We cried our eyes out for a week, ‘til we learned to accept it.

 

We had a cat called Omo, oh no he wasn’t queer,

He was just so old and scruffy and he stank like stagnant beer.

Omo didn’t last long, the poor old scruffy Cat,

He was poisoned by the Indians for peeing on their mat. (Good old Omo)

 

For fifteen years I loved that house. No bedbugs, just the odd small mouse.
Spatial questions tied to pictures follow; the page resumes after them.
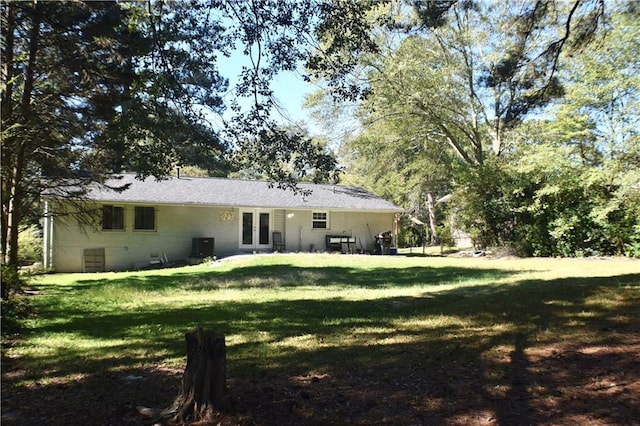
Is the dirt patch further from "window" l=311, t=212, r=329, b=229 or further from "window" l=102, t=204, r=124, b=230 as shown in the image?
"window" l=311, t=212, r=329, b=229

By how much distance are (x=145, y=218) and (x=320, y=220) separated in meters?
7.79

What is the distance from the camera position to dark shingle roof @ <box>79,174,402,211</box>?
1940 centimetres

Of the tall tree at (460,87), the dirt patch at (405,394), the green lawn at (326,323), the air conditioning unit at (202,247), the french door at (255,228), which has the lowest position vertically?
the dirt patch at (405,394)

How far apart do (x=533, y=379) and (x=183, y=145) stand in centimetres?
698

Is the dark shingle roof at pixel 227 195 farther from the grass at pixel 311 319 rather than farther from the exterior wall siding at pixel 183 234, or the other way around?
the grass at pixel 311 319

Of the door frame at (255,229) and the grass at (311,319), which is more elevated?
the door frame at (255,229)

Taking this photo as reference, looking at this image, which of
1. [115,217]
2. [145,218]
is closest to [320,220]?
[145,218]

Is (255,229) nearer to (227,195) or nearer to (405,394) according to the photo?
(227,195)

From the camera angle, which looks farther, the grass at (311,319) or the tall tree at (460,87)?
the tall tree at (460,87)

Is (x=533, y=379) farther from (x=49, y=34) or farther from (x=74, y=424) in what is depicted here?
(x=49, y=34)

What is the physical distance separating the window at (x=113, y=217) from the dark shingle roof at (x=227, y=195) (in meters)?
0.57

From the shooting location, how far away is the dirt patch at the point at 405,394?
11.1 ft

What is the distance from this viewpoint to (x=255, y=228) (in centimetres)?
2153

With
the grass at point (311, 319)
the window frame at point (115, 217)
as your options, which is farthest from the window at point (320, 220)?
the grass at point (311, 319)
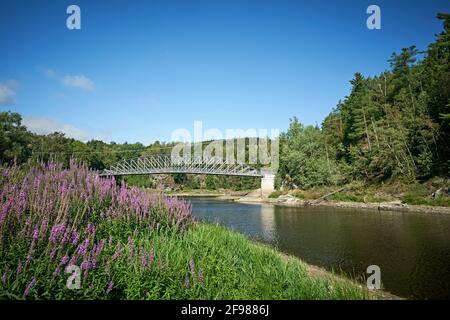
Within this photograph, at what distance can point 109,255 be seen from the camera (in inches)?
229

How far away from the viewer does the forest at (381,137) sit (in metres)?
37.7

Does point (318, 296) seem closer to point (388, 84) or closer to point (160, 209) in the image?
point (160, 209)

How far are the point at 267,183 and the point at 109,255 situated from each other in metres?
60.9

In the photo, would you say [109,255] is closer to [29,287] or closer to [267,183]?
[29,287]

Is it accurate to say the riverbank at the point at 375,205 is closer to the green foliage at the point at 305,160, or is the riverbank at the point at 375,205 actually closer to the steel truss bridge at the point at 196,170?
the green foliage at the point at 305,160

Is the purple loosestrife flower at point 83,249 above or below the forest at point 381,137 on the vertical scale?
below

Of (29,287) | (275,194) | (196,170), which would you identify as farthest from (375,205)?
(196,170)

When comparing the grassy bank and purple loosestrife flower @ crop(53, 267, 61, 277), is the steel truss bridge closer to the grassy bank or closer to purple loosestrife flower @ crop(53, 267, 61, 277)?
the grassy bank

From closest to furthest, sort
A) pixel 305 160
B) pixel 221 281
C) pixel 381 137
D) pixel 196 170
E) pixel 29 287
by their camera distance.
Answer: pixel 29 287 → pixel 221 281 → pixel 381 137 → pixel 305 160 → pixel 196 170

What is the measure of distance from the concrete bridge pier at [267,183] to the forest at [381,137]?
5.10ft

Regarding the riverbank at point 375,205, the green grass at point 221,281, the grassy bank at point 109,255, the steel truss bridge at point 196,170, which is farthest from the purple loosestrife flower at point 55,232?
the steel truss bridge at point 196,170

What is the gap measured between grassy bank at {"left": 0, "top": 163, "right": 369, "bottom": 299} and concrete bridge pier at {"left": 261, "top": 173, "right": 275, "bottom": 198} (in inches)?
2170

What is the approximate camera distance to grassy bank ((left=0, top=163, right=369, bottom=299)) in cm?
444
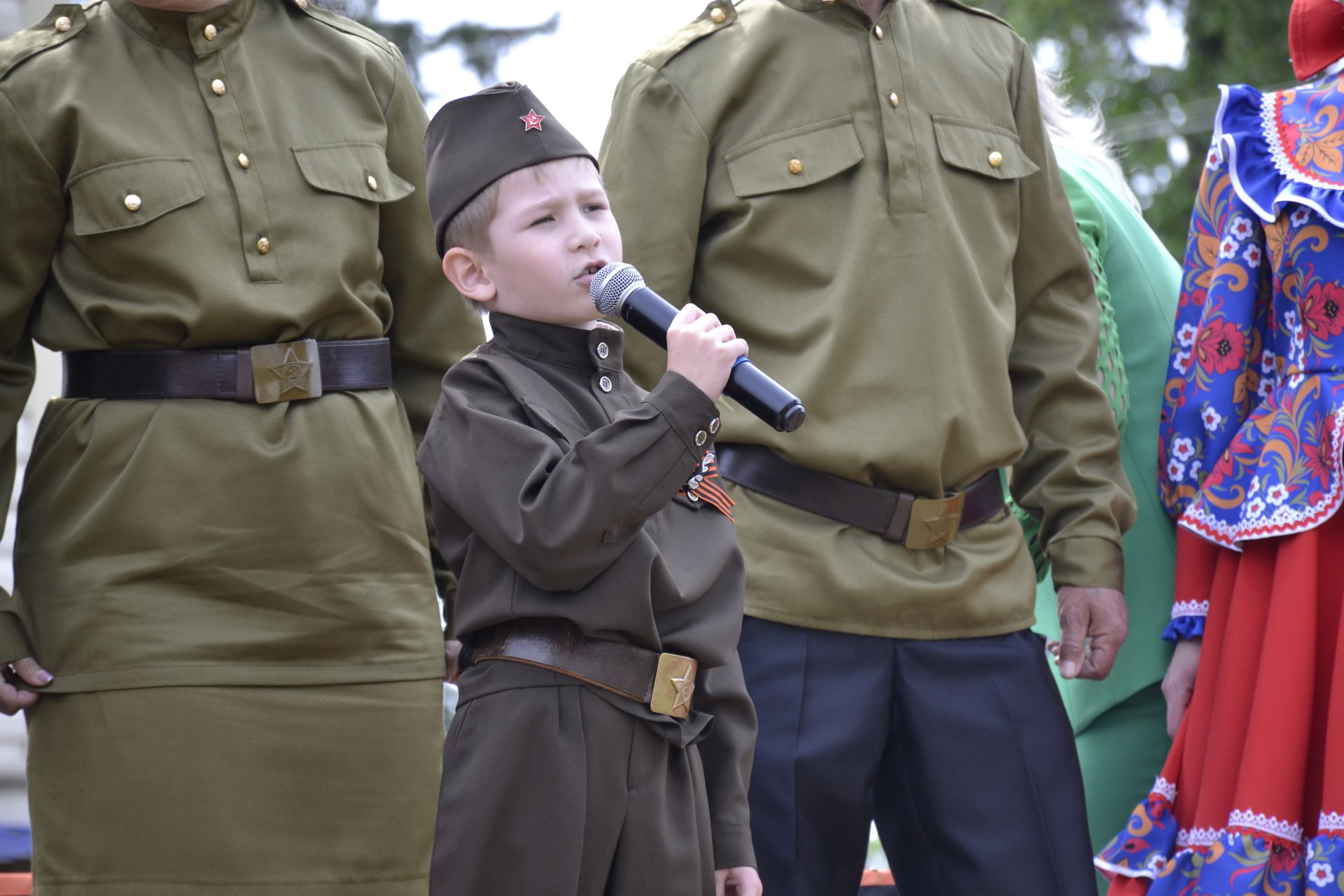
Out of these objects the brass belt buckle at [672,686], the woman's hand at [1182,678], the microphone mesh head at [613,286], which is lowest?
the woman's hand at [1182,678]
With John and Alan and my best mate Bill,

I loved them years down Duddeston Mill.




We had a little tortoise whose name was Moll

She never went too far

Till  Alan Jones thought that she moved

Like a friction motor car

 

We buried Molly every year

In a straw-lined box to save

Her from the freezing winter

But it still became her grave

 

Cos that year was the coldest

The snow was four feet deep

And poor old little Molly

Never woke up from her sleep

 

So we got a new pet ‘Oliver’

He always asked for more

He always got it off our Shirl

That  cat , Shirley adored

 

Our Ollie was the gas-works King

The gas-works King of cats

The times our Ollie came back home

Torn to shreds by Railway rats

 

When we moved up to the Bromford

Ollie gave us such a fright

When my mate Trevor found him dead

We buried him that night

 

Then at midnight we heard noises

It was Ollie, our Shirl thanked God

Cos it wasn’t our cat that Trevor found

It was his, the silly sod!






When I were a Boy and men were Men

And Women moaned once but never again

When times were hard and so were Beds

When Cheeky Kids could be slapped round their heads

 

And Policemen and Teachers were shown respect

Cos Punishment come hard – what did you expect

If you did it once and never got caught

You did it again without any thought

 

But get caught once and feel some pain

You tend to think twice before doing it again

These days the kids will mug for coke

When caught the sentence is just a joke

 

Give me the days of crystal sets

Hiding up entry’s putting on bets

Staying out till seven what a lark

Better get in its getting dark

Give me the old days I’d rather look back

I can’t look forward to taking crack





 
I used to go to Devon Street,

To a school they called Saint Anne’s,

My sisters went there before me,

It was part of our Dad’s plans.

 



‘They’ll learn you things,’ our Dad said,

With a twinkle in his eye,

‘Now have you got your sarnies?

Don’t you look smart, my boy!’

 

I cried and cried, I done me best,

Took off me shirt, stamped on me vest,

It didn’t work, Dad held me down,

Mom dressed me up, and gave a frown.

 

‘Come on, our Eric, you're gonna be late,

Our Linda’s waiting by the gate.’

So down the path, dragging me feet,

I went crying and moaning down Devon Street.

 

 Eventually they got me there,

Mom spit on her hand and smoothed me hair,

Then spit on her hankie and wiped me face,

Making sure there was nothing out of place.

 


The playground was full of screaming kids,

All playing different games,

Like Hop Scotch, Skipping, Hide and Seek,

Boys calling girls bad names.

 



Suddenly a bell rang out,

The playground now was quiet,

All the kids went and stood in lines,

That teacher had stopped a riot!

 


The kids were filed off to Assembly,

We were shown round the school hall,

This place was the prison that kept me,                           Them six years felt like life to us all.